El mar era silencio. Matthieu pellizcaba un par de cuerdas del violín y respiraba hondo. Tenía la sensación de que, para componer una nueva pieza, le bastaba con estirar el brazo y alcanzar las notas que ya estaban allí, esperándole desde el soplo divino al principio de los tiempos, aquel que llegó cargado de toda la música pasada y futura.

Por desgracia, aquel cúmulo de sensaciones idílicas se enturbió al poco. En cuanto bordearon la península Ibérica y se arrimaron a la costa africana, el barco se inundó de otro tipo de silencio: el de los marineros.
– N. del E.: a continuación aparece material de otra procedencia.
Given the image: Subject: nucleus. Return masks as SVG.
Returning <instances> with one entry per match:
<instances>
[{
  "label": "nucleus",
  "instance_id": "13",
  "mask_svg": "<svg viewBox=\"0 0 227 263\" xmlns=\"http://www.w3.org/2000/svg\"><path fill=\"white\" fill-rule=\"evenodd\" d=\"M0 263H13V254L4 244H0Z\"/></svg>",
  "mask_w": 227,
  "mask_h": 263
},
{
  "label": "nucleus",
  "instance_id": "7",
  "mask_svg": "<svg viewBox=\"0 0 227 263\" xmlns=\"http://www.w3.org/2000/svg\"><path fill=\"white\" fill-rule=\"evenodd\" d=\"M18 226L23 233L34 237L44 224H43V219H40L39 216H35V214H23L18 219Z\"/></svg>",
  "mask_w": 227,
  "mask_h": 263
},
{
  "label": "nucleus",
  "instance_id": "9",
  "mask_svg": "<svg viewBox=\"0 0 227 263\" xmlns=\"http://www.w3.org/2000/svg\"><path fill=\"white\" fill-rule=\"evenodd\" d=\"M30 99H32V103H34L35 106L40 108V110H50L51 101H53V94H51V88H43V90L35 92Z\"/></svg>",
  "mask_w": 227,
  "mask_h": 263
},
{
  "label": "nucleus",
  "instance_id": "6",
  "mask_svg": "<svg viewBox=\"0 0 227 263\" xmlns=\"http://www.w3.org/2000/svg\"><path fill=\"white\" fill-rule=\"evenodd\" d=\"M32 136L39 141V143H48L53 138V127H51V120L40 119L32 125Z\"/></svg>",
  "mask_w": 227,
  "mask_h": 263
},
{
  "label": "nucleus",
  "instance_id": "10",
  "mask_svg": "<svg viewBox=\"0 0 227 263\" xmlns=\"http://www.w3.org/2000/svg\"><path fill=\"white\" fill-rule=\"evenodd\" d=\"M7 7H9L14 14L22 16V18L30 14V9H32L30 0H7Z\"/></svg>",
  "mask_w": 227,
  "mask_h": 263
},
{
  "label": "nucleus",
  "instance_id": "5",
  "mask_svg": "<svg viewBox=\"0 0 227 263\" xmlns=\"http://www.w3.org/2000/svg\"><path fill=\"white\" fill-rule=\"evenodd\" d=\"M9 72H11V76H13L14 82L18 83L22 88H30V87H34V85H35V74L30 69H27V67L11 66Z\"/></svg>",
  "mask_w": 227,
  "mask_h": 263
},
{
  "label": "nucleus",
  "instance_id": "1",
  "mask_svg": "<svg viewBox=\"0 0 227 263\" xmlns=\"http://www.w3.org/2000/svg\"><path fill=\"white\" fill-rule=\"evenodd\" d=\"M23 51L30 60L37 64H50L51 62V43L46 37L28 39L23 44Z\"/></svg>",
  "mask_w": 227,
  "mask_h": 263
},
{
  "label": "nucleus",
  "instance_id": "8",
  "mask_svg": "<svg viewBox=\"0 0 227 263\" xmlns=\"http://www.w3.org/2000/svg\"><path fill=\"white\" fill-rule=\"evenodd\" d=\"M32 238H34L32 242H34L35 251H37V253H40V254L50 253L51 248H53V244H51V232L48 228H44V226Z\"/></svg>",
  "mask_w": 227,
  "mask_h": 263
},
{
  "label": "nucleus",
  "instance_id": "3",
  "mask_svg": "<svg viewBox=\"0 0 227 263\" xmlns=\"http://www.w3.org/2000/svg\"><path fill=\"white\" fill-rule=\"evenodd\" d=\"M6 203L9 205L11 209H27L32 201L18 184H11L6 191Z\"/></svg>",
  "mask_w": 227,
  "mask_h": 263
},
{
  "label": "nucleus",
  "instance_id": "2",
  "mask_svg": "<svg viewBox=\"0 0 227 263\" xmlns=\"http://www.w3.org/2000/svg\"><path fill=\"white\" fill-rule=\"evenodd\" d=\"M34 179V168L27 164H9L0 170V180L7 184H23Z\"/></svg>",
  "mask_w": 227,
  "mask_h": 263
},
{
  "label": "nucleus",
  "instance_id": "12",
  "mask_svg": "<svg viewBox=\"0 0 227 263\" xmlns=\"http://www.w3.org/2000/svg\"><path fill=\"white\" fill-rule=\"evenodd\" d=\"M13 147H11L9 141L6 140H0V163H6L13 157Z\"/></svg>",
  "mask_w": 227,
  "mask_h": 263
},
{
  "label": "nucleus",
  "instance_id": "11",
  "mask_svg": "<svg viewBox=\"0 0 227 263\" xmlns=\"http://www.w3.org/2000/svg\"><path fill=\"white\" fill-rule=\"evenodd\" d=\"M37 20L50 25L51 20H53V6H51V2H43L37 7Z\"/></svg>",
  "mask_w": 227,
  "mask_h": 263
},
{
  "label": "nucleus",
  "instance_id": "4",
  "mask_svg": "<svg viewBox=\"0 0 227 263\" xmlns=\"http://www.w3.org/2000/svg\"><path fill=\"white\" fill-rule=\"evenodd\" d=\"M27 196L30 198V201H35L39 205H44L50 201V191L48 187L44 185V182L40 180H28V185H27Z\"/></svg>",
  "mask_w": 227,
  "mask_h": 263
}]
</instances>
Estaba armado con cuarenta cañones, por lo que a su abundante tripulación se sumaron un buen número de artilleros. Era una precaución poco habitual para un mercante, pero necesaria dada la importancia de la misión. Muchos de los piratas que durante décadas habían surcado el Caribe preferían ahora cruzar la ruta de las Indias Orientales y era probable que se encontrasen con alguna bandera negra. Había hombres de todas las edades, grumetes imberbes y lobos de mar con las marcas de cada naufragio en la frente, pero todos ellos, a medida que pasaban los días, se mostraban igualmente hoscos cuando el músico de París se les acercaba.